The 1861 census recorded James Lynch, head of the household, living in Nitshill Store House, in the village of Nitshill, in the parish of Abbey Landward (Paisley). James was aged 60 years, married, and was living with his wife, their two sons and one grandson, William J. Boyle, aged 5 years, and born in Kilpatrick, Dumbartonshire. James Lynch was a labourer in a coal pit and was born in Ireland. In the family's living quarters there was only one room that had a window.
In his son Daniel Lynch's marriage certificate of 1863, James Lynch was recorded as a 'coal pit labourer'.
James' occupation was 'pit-head-man' in 1866, according to his son James' marriage certificate.
The 1871 census for Nitshill, Renfrewshire recorded James Lynch, aged 73 years, living at Store Row, the head of a household of five people. The houshold comprised himself, his wife Mary, his stepdaughter Bridget, and Bridget's two children. James was recorded as a labourer and had been born in Ireland.
James Lynch's own death certificate recorded his occupation as a coal pit labourer. He was recorded as 70 years old at the time of his death in 1874.
James's wife's death certificate in 1878 recorded him as a pit-head labourer.
In 1885 James Lynch was recorded as a 'colliery labourer' in his son James' death certificate.
In his stepdaughter, Bridget's death certificate of 1909, James Lynch, deceased, was named as her father, a "general labourer". 2 3 4
Nitshill and Hurlet are about two miles north of Barrhead. They were originally part of the Abbey parish of Paisley and after 1926 were incorporated into Glasgow. They began as small mining communities on the turnpike road from Paisley to East Kilbride, near where the road crosses Levern Water, tributary of the White Cart, Hurlet on the left bank, Nitshill on the right. Nitshill was situated on the Househill estate of the Dunlop family.
Nitshill contributed to nineteenth century industry through its quarries, coal pits and printfields. There were large scale alum and copperas works along the banks of the Levern. In 1793 a mine was recorded at 'Nutshiel' belonging to James Dunlop of Househill, extending over fifty acres. There were also new collieries that opened on the Nether Pollok estate in the nineteenth century. Miners could earn about fifteen or sixteen shillings for a five day week. That was roughly twice a labourer's pay.
Many were injured and killed in this type of work.
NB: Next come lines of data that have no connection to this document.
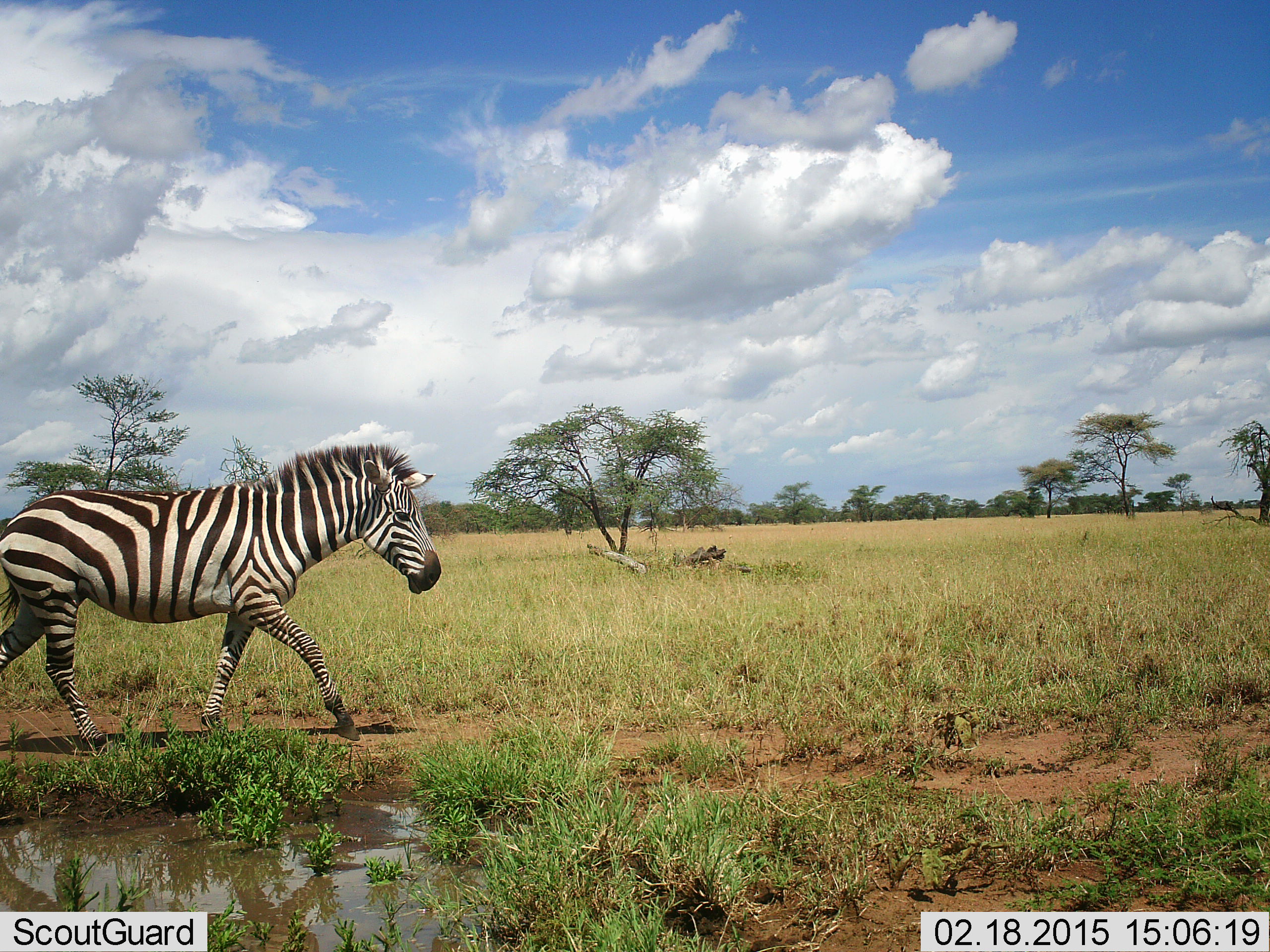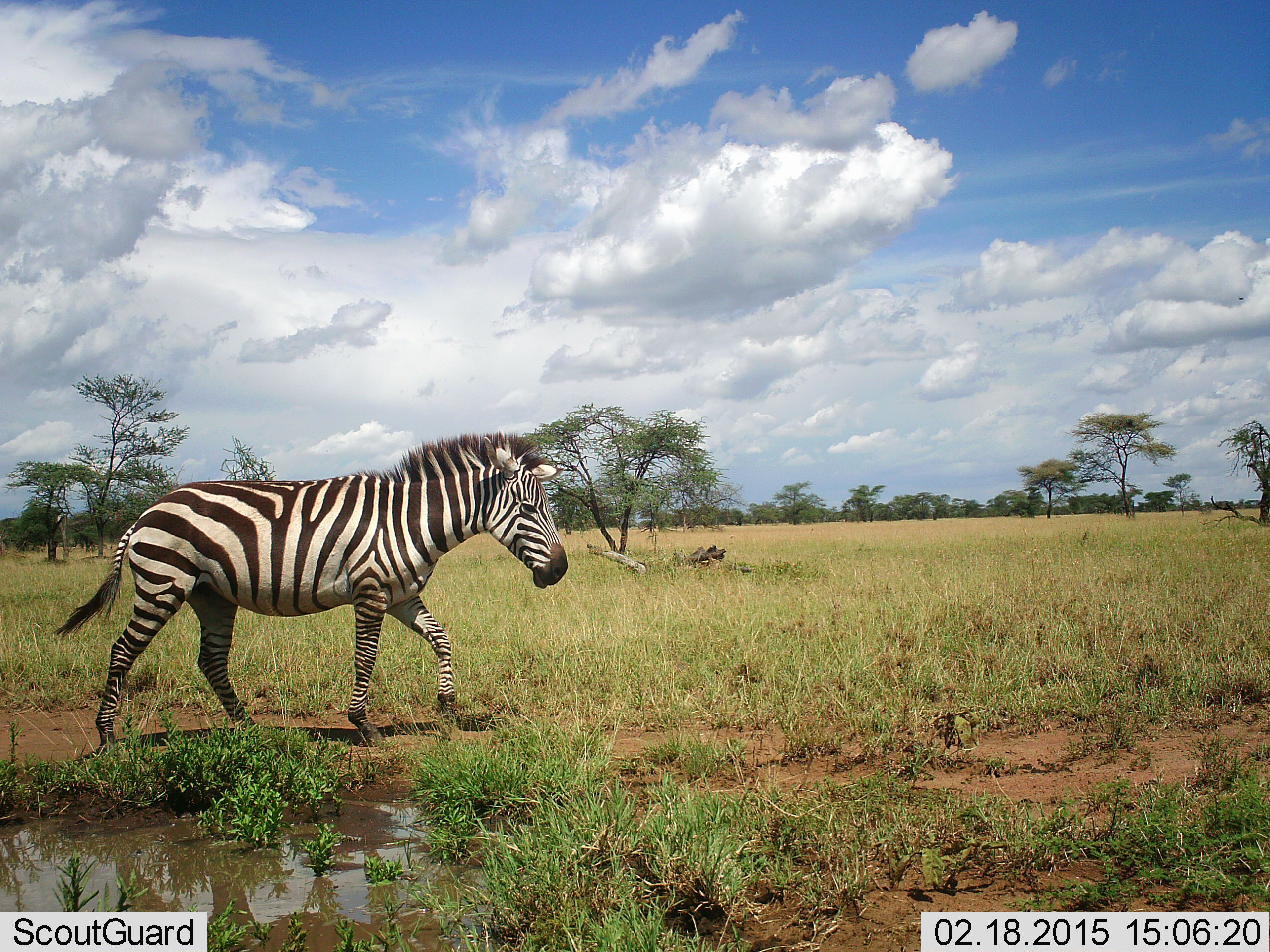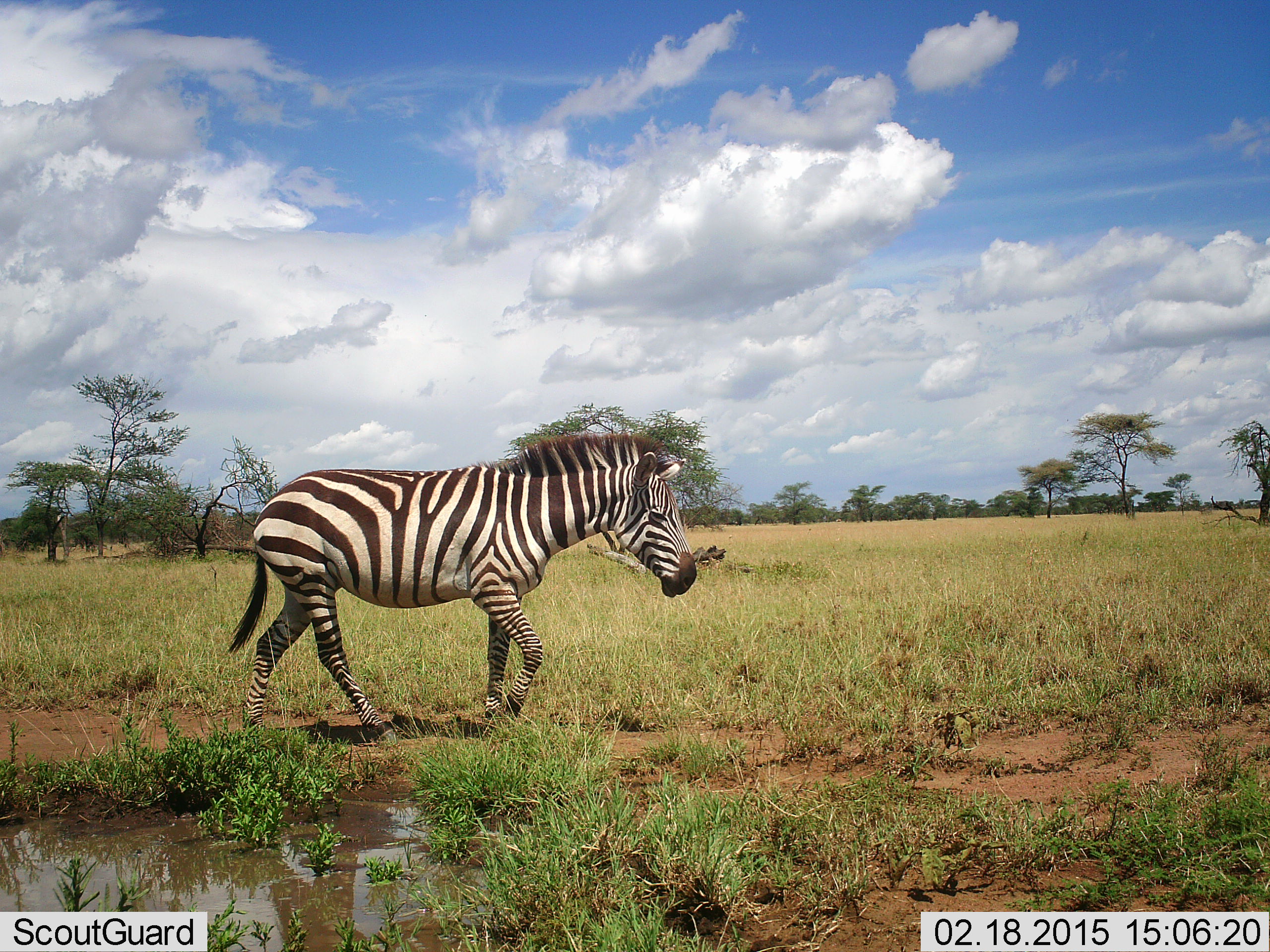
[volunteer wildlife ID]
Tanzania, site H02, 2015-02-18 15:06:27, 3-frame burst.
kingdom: Animalia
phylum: Chordata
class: Mammalia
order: Perissodactyla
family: Equidae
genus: Equus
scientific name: Equus quagga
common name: plains zebra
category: zebra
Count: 1.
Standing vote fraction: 0%.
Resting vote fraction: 0%.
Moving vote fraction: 100%.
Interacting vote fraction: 0%.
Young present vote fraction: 0%.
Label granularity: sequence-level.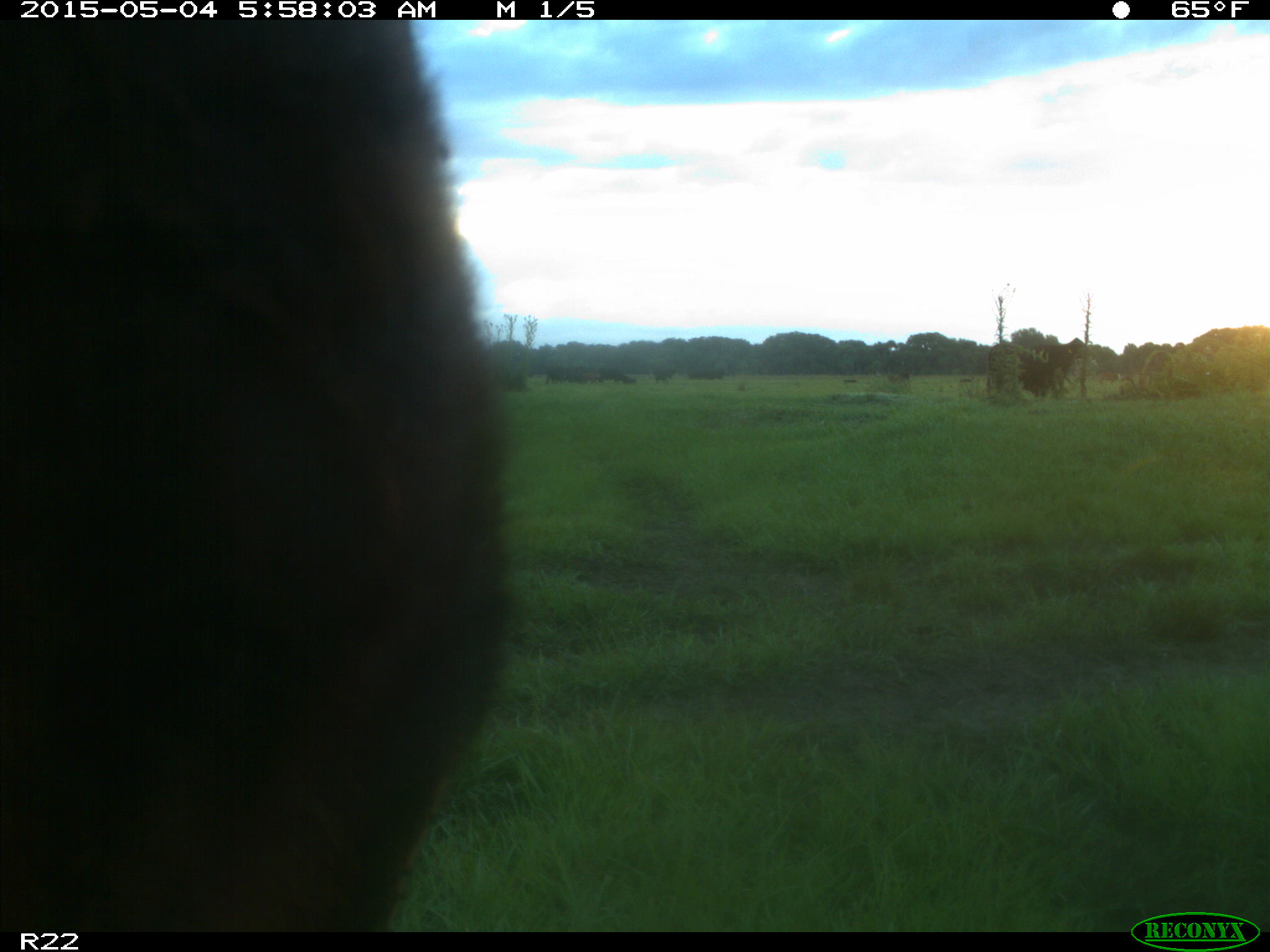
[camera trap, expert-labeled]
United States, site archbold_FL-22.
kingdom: Animalia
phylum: Chordata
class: Mammalia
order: Artiodactyla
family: Bovidae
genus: Bos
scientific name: Bos taurus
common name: domestic cow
Bos taurus (domestic cow).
On Saturday the 15 March 1851, as the dayshift were about to relieve the nightshift, an explosion in the Victoria pit at Old Nitshill village shook the area around: 61 men and boys died more than a thousand feet underground. About 20,000 of a crowd gathered on Priesthill to see the rescue over the next few days. There was an enquiry which determined that a tunnel had collapsed, cutting off air and building up dangerous levels of gas. The 1851 census, taken only two weeks after this disaster, recorded that 16 out of 50 households in Old Nitshill had 'widow' as head of household, almost all between 20 and 40 years of age and with young children.
Nitshill grew rapidly after the 1850s. A railway station was opened on the Glasgow, Barrhead and Neilston Direct line in 1848. The population in the 1860s was about a thousand.
As the coal seams were dug out and became economically less viable, the collieries gradually declined and did not reopen after the 1926 General Strike. 5 6
James' death was certified by Robert Corbett MD.
The death was notified by his son and namesake, James Lynch. This James Lynch, whose usual residence was Allanton, Hamilton, signed the register on 21 April 1874 at Paisley.
James married Mary DENNY, daughter of Edward DENNY and Mary SWEENIE. (Mary DENNY was born about 1805 in Ireland and died 25 March 1878 at 9.00 am in Nitshill, Abbey Landward Parish, Paisley, Renfrewshire, Scotland.). The cause of her death was old age and debility.